I recall that one could buy the RGB books of postscript that described the language in great detail; and there was no clause in those books that said "thou shalt not write something called ghostscript that implements this language". What did happen is that there was a section of postscript that allowed each printer to have its own proprietary PS dictionary. A "driver" for that printer then used operators from that dictionary to enhance printing and the resulting postscript files did not work well with ghostscript of course. Postscript files that were generated using tools like "dvips" which were based on the RGB books alone, worked fine with ghostscript and with most PS printers. As people started exchanging PS files over the net these proprietary extensions became a hindrance and were mostly dropped.

PDF

Maybe I'm wrong but PDF was Adobe's "network"-if-ied version of Postscript. They tried to build in the proprietary extensions in a way that they would be network transparent but again were largely unsuccessful. There is of course, the "default 16 fonts" issue (that was in some sense an issue with PS as well) but as long as you had reasonable substitutes for those fonts everything worked just fine. Again documents that were generated using tools like "pdflatex" that included all the fonts/glyphs used worked fine with all readers. What "xpdf" cannot currently do are the fancy "transitions" like "Dissolve"---I don't know why this is so, but it has not bothered me since I don't care for it. To me encrypted PDF is like encrypted DVD's---if someone doesn't want me to enjoy their creativity---I won't.

SMB

Andrew Tridgell and folks (a big salute to them) patiently gathered network traffic in order to decode the way in which SMB was spoken and wrote clients/servers in some ways better than the original. Of course, the MicroSoft will continue to improve/modify(:)) their protocol but existing deployment prevents them from introducing incompatibilities that would break Samba as it would probably break Windows 95/98 as well. Note that Samba has (always had?) some security features over and above that offered by the proprietary version so in principle a number of people did switch over to Samba servers instead of proprietary servers.

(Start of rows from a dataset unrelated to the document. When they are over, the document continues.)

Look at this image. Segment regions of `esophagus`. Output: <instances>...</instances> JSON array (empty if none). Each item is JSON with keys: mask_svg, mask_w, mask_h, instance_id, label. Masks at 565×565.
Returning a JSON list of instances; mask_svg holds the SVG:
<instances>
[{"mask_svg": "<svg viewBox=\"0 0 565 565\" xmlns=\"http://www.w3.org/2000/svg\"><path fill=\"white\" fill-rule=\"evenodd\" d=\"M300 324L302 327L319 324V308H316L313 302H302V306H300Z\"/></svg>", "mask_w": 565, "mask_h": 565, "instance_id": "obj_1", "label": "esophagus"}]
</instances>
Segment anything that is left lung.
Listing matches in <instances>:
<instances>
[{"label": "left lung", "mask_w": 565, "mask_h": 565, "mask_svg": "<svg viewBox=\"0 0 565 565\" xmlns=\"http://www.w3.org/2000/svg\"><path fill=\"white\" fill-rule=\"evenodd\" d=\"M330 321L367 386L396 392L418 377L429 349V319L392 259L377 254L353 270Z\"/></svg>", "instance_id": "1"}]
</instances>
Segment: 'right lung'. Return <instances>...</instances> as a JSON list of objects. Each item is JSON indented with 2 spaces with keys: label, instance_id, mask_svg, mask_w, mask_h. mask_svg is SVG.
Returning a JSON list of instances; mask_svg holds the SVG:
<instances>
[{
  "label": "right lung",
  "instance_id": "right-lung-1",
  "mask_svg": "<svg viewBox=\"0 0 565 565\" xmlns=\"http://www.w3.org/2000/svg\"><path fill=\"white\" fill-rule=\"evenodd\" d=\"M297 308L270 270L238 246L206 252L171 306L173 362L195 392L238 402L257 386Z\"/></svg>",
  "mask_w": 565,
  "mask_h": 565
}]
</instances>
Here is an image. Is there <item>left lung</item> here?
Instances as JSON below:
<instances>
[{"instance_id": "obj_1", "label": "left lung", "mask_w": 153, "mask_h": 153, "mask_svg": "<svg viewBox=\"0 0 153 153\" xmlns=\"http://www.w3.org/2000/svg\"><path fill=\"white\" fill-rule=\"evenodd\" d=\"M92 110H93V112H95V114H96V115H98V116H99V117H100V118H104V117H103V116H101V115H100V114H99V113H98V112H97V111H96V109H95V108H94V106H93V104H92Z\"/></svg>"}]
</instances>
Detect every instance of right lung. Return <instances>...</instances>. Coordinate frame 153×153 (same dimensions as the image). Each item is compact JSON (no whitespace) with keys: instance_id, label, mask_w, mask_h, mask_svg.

When enough people do that the proprietary protocol is under pressure to be more compatible with the "discovered" specification and avoid proprietary "enhancements".

Word/Powerpoint etc.

Some major effort of catch-up was required here but it does seem as if the current version of OpenOffice can deal with many MicroSoft generated documents. Again OO has added features to its software (like incorporation of LaTeX) which are not automatically available with the default MS offering. This and its slightly better security status could lead to enough people using it to pressurise MS to keep to "discovered" specs.

RealPlayer

They disclose so little I don't think there is anything to say here. To use a phrase from Joerg Schilling out of context "RealPlayer is the most self-incompatible piece of software that I know".